* Consignes:
a: Relevez les pseudonymes de tous les auteurs des messages de la discussion, dans leur ordre de première apparition.
b: Reproduisez sans modification le passage de la discussion qui commence par "merci quant meme" et s'achève par "moment des synchros.".

===== Extrait

# Mode d'emploi Ipod TOUCH



## meleficat (18 Juin 2011)

Bonjour,

J'ai acheter un Ipod Touch, et je trouve le support technique tres limité, qui n' explique pas tout, comme par exemple suprimer une musique de son Ipod tout Betemement, mettre des photo de Iphoto a Ipod sans mettre la totalité du fichier en passant par synchro si quelqu'un a une idee de la ou je peux prendre + d'info 

merci beaucoup


----------



## Lefenmac (18 Juin 2011)

meleficat a dit:


> Bonjour,
> 
> J'ai acheter un Ipod Touch, et je trouve le support technique tres limité, qui n' explique pas tout, comme par exemple suprimer une musique de son Ipod tout Betemement, mettre des photo de Iphoto a Ipod sans mettre la totalité du fichier en passant par synchro si quelqu'un a une idee de la ou je peux prendre + d'info
> 
> merci beaucoup




Si tu appelles le service technique d'Apple pour ça faut pas t'étonner qu'il te semble limité.... ils ont dû se dire la même chose  Une simple recherche sur google t'aurait permis de trouver ça http://support.apple.com/fr_FR/manuals/#ipod


----------



## meleficat (18 Juin 2011)

Salut,

Et bien non dans le support technique apple  tu na pas la reponse a beaucoup de question sur Ipod, et les recherche internet son tres penible, bon je vais chercher

merci quant meme
bonne soiree


----------



## pepeye66 (18 Juin 2011)

@ melificat:
Ton ipod est en relation avec itunes par l'intermédiaire de ton PC ou Mac...
C'est donc dans itunes que tu trouveras des solutions à tous ces "petits problèmes" qui seront ensuite répercutées dans ton ipod au moment des synchros.

==========
===== Données fournies

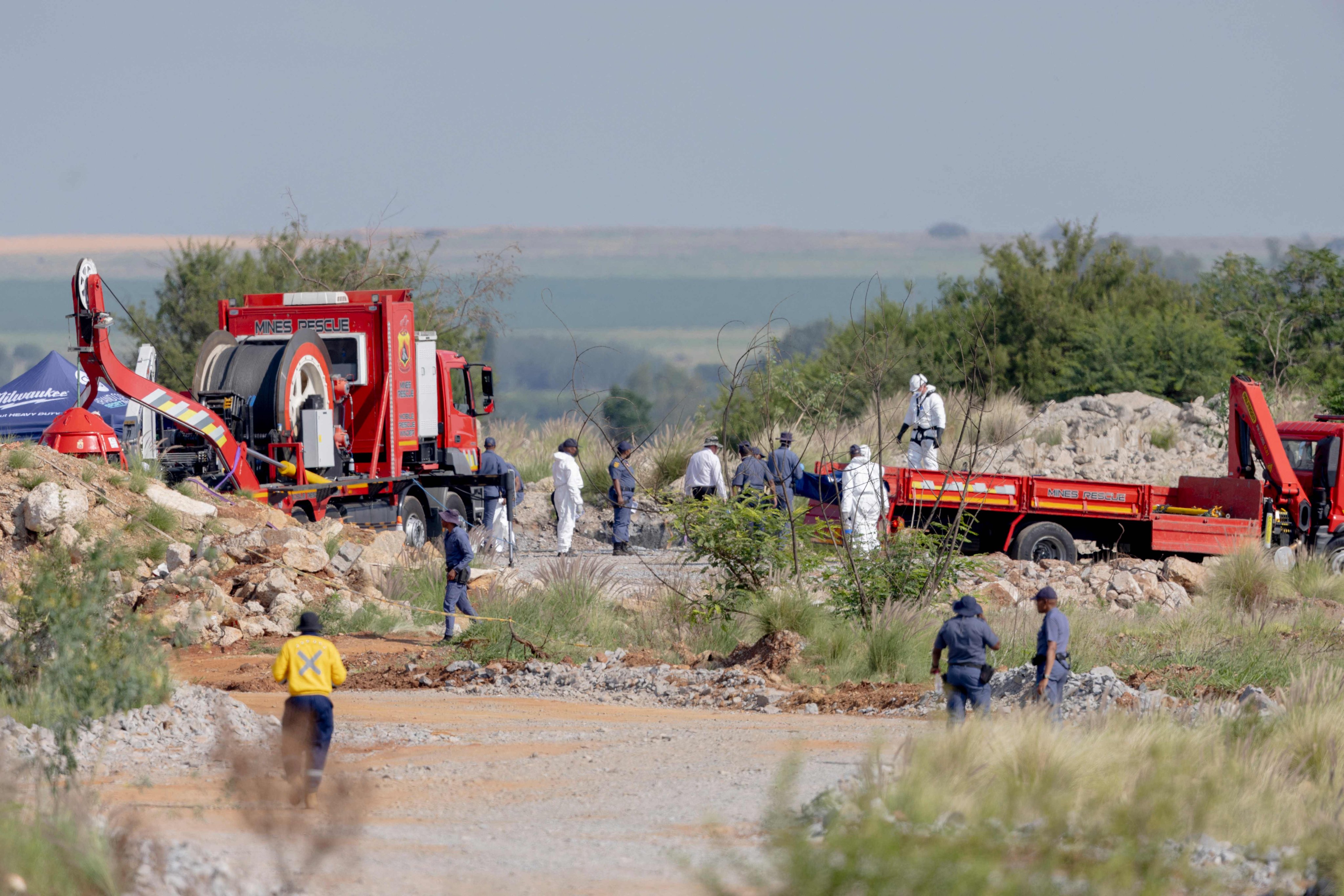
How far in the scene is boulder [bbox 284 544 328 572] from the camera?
1434cm

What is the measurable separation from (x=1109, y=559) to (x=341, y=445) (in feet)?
33.5

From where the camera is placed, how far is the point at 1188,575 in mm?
17281

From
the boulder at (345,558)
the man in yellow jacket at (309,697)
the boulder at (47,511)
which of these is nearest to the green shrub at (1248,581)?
the boulder at (345,558)

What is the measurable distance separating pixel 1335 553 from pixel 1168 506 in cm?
218

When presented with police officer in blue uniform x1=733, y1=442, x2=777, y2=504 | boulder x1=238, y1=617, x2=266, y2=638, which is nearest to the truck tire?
police officer in blue uniform x1=733, y1=442, x2=777, y2=504

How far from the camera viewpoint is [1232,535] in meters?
18.0

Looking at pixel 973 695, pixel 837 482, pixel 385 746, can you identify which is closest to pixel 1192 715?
pixel 973 695

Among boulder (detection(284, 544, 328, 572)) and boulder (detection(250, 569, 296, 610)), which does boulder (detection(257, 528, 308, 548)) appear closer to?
boulder (detection(284, 544, 328, 572))

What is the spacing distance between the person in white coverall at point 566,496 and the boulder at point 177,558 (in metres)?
5.61

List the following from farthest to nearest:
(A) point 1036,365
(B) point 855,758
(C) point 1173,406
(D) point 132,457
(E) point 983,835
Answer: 1. (A) point 1036,365
2. (C) point 1173,406
3. (D) point 132,457
4. (B) point 855,758
5. (E) point 983,835

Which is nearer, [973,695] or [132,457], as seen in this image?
[973,695]

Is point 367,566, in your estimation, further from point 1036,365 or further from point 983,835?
point 1036,365

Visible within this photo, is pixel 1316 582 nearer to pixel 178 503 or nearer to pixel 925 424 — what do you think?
pixel 925 424

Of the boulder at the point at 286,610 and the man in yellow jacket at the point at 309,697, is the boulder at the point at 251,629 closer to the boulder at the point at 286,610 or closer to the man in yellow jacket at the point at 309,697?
the boulder at the point at 286,610
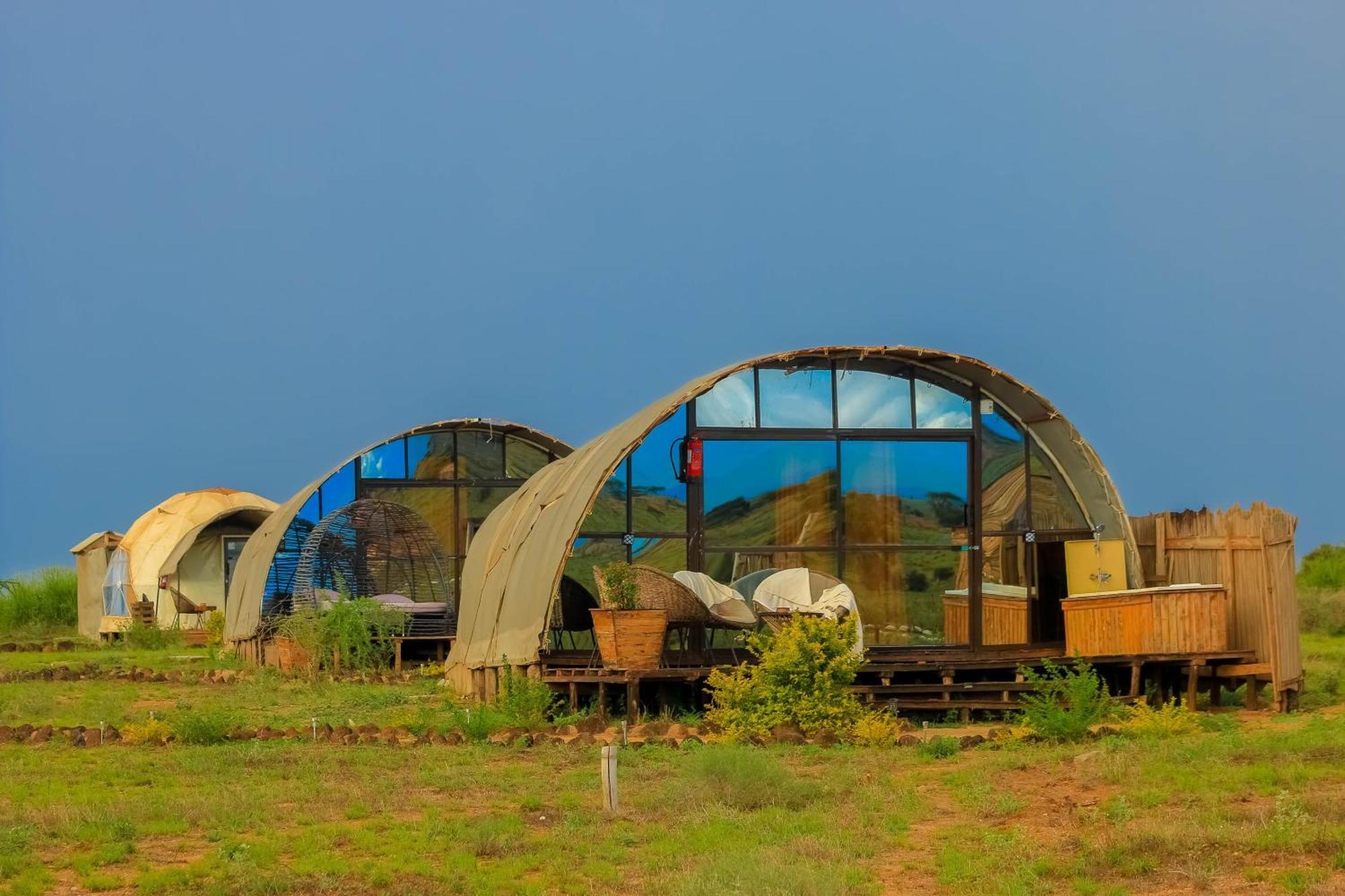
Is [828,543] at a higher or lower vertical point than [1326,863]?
higher

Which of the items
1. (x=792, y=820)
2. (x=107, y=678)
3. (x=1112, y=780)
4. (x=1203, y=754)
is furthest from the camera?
(x=107, y=678)

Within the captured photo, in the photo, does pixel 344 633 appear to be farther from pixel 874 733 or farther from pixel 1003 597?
pixel 874 733

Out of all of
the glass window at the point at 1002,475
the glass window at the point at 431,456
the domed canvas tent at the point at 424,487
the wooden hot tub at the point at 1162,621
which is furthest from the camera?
the glass window at the point at 431,456

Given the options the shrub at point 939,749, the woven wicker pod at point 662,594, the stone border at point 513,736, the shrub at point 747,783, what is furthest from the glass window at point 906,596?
the shrub at point 747,783

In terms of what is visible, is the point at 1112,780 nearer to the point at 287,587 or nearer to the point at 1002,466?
the point at 1002,466

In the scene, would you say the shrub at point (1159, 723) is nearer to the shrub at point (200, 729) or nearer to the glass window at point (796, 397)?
the glass window at point (796, 397)

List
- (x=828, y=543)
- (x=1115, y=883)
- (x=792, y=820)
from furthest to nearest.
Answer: (x=828, y=543), (x=792, y=820), (x=1115, y=883)

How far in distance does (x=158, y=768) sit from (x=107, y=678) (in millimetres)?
10728

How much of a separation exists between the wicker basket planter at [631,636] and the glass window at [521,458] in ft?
40.4

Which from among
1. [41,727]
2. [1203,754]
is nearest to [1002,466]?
[1203,754]

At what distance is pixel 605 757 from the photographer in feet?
30.2

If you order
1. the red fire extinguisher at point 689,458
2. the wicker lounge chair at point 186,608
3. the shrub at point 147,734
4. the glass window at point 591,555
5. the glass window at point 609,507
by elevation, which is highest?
the red fire extinguisher at point 689,458

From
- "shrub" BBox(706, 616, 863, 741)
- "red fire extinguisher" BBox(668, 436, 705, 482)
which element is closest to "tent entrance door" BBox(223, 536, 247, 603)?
"red fire extinguisher" BBox(668, 436, 705, 482)

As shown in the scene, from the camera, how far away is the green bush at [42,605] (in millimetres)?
36094
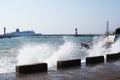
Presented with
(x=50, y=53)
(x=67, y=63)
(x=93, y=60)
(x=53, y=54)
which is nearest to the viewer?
(x=67, y=63)

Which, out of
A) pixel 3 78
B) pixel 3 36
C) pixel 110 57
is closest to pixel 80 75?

==========

* Corrigé des exercices:
a: meleficat, Lefenmac, pepeye66

b:
merci quant meme
bonne soiree


----------



## pepeye66 (18 Juin 2011)

@ melificat:
Ton ipod est en relation avec itunes par l'intermédiaire de ton PC ou Mac...
C'est donc dans itunes que tu trouveras des solutions à tous ces "petits problèmes" qui seront ensuite répercutées dans ton ipod au moment des synchros.